● **READING PASSAGE**:
- - -

Starting with a breakdown of the major asset classes, cocoa blew everything away this year, soaring nearly 900% following a mix of bad weather patterns combined with speculators bidding up prices. Coffee and orange juice also posted massive gains due to similar market conditions, moving breakfast from “the most important meal of the day” to the “most important trade of the year.” 😅
Outside of that, it was a strong year for precious metals, with gold and silver topping the charts, inching out equities in the U.S. and globally. Japan’s Nikkei 225 was another big winner, with the large-cap U.S. indexes following closely behind. The true losers were foreign currencies, certain commodities, and bonds, to a lesser extent.
Source: Finviz.com
Moving into U.S. equities, “Magnificent Seven” stock performance was massive this year, with an ETF tracking those stocks up 64%. Every sector closed green, with the equal-weight S&P 500 also returning nearly 13% and showing a broadening of participation through most of the year, up until recently. 🤖
Cyclicals and more aggressive market sectors led, with the exception of utilities. Although utilities are typically viewed as a defensive, interest-rate-sensitive sector, they caught a bid this year as nuclear energy and the power needs of the tech and AI industries renewed interest in the space. ⚡️
Source: Koyfin.com
Overall, it’s been a historically strong two years since the 2022 bear market ended, and investors are positioning for further gains into 2025. Notably, the S&P 500 posted back-to-back gains of over 20% for the first time since ‘97 and ‘98.

- - -

● **Data items**:
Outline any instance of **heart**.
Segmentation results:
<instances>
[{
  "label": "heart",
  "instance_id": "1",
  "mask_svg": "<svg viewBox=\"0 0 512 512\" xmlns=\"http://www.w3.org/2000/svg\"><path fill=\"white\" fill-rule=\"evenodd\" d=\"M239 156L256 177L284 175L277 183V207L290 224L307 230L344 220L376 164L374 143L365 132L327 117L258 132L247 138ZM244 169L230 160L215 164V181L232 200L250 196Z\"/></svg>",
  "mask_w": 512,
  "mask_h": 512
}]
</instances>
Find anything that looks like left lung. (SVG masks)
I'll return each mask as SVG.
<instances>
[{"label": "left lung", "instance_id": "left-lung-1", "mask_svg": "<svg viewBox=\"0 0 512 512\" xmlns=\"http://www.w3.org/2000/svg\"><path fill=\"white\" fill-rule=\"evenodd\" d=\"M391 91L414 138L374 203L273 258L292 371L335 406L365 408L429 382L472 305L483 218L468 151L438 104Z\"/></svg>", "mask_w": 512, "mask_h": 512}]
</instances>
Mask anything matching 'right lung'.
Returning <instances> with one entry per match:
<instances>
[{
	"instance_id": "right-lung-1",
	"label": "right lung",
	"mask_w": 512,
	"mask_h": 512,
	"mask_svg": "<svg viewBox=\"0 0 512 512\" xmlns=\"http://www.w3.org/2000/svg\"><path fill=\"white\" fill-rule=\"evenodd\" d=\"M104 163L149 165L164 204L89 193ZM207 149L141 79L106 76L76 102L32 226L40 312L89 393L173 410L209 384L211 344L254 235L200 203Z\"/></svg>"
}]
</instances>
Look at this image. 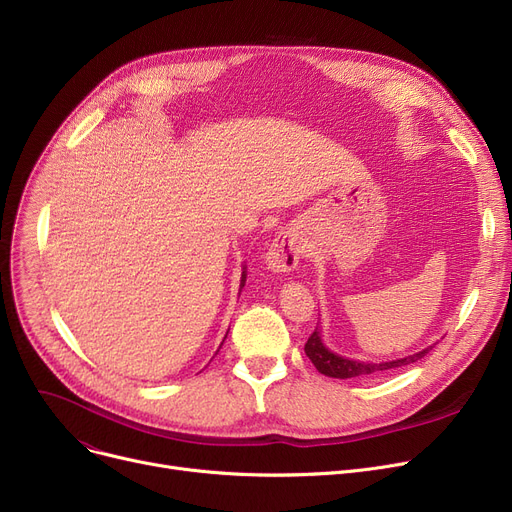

- - -

● **WRITTEN EXERCISE**: Rewrite the market recap between "Source: Finviz.com" and "since ‘97 and ‘98.", inclusive, changing "utilities" to "power providers" everywhere it appears.

● **WRITTEN RESPONSE**:
Source: Finviz.com
Moving into U.S. equities, “Magnificent Seven” stock performance was massive this year, with an ETF tracking those stocks up 64%. Every sector closed green, with the equal-weight S&P 500 also returning nearly 13% and showing a broadening of participation through most of the year, up until recently. 🤖
Cyclicals and more aggressive market sectors led, with the exception of power providers. Although power providers are typically viewed as a defensive, interest-rate-sensitive sector, they caught a bid this year as nuclear energy and the power needs of the tech and AI industries renewed interest in the space. ⚡️
Source: Koyfin.com
Overall, it’s been a historically strong two years since the 2022 bear market ended, and investors are positioning for further gains into 2025. Notably, the S&P 500 posted back-to-back gains of over 20% for the first time since ‘97 and ‘98.